• **WRITTEN PROBLEM**: Copy out every line below that contains the word "foliage".

• **RECORDS FOR THE TASK**:

● ● ●

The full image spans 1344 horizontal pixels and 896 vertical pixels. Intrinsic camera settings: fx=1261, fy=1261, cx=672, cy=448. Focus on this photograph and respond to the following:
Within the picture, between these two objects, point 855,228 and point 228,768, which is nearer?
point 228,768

● ● ●

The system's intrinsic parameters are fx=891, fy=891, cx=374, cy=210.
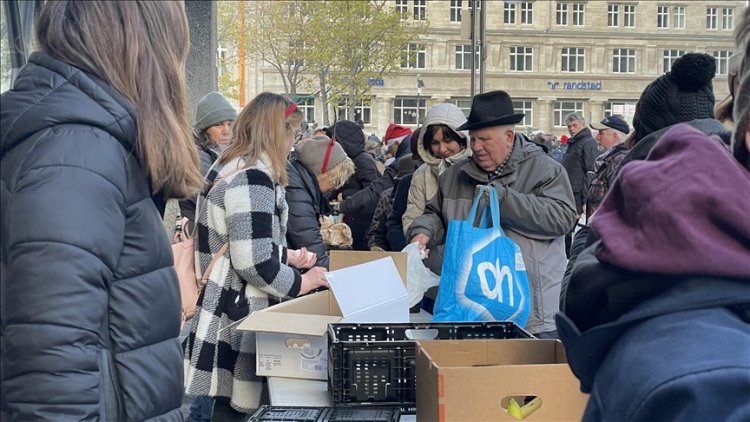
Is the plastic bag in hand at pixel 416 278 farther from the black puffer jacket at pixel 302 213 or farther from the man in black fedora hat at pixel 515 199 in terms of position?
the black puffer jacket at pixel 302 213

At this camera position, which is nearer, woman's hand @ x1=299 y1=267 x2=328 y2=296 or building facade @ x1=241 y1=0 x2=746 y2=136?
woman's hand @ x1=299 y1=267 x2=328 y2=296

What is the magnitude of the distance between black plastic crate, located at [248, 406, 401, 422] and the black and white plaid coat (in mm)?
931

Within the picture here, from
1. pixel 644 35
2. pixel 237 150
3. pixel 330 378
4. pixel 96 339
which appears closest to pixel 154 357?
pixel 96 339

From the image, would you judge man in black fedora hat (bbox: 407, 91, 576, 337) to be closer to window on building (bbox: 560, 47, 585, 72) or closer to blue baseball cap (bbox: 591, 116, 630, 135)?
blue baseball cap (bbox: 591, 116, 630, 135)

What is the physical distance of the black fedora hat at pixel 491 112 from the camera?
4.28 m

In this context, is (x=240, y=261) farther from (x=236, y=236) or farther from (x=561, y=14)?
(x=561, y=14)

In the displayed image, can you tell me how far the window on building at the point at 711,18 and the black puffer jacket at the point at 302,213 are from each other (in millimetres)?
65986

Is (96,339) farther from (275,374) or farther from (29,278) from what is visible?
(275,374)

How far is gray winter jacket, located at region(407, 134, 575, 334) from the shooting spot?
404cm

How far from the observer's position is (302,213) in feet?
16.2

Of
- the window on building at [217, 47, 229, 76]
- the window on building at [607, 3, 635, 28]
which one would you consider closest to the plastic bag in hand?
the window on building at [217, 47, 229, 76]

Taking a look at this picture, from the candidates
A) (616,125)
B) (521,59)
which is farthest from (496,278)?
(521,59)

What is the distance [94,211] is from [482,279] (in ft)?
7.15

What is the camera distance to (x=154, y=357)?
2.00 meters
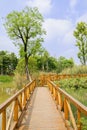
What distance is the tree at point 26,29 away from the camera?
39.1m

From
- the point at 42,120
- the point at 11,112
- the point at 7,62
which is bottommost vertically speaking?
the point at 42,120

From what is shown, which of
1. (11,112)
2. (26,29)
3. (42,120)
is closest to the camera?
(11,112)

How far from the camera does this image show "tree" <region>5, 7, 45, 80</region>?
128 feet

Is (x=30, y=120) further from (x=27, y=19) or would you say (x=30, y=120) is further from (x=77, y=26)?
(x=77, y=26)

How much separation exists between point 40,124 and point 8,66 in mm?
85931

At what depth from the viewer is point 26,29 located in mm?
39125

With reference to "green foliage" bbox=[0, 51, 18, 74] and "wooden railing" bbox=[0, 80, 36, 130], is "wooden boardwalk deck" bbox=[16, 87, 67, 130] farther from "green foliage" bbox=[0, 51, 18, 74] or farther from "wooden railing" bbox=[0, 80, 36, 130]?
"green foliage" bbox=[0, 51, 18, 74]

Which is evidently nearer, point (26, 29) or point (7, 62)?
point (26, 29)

● ● ●

• **SOLUTION FOR THIS TASK**:
With reference to "green foliage" bbox=[0, 51, 18, 74] and "wooden railing" bbox=[0, 80, 36, 130], is "wooden boardwalk deck" bbox=[16, 87, 67, 130] farther from "green foliage" bbox=[0, 51, 18, 74] or farther from "wooden railing" bbox=[0, 80, 36, 130]?
"green foliage" bbox=[0, 51, 18, 74]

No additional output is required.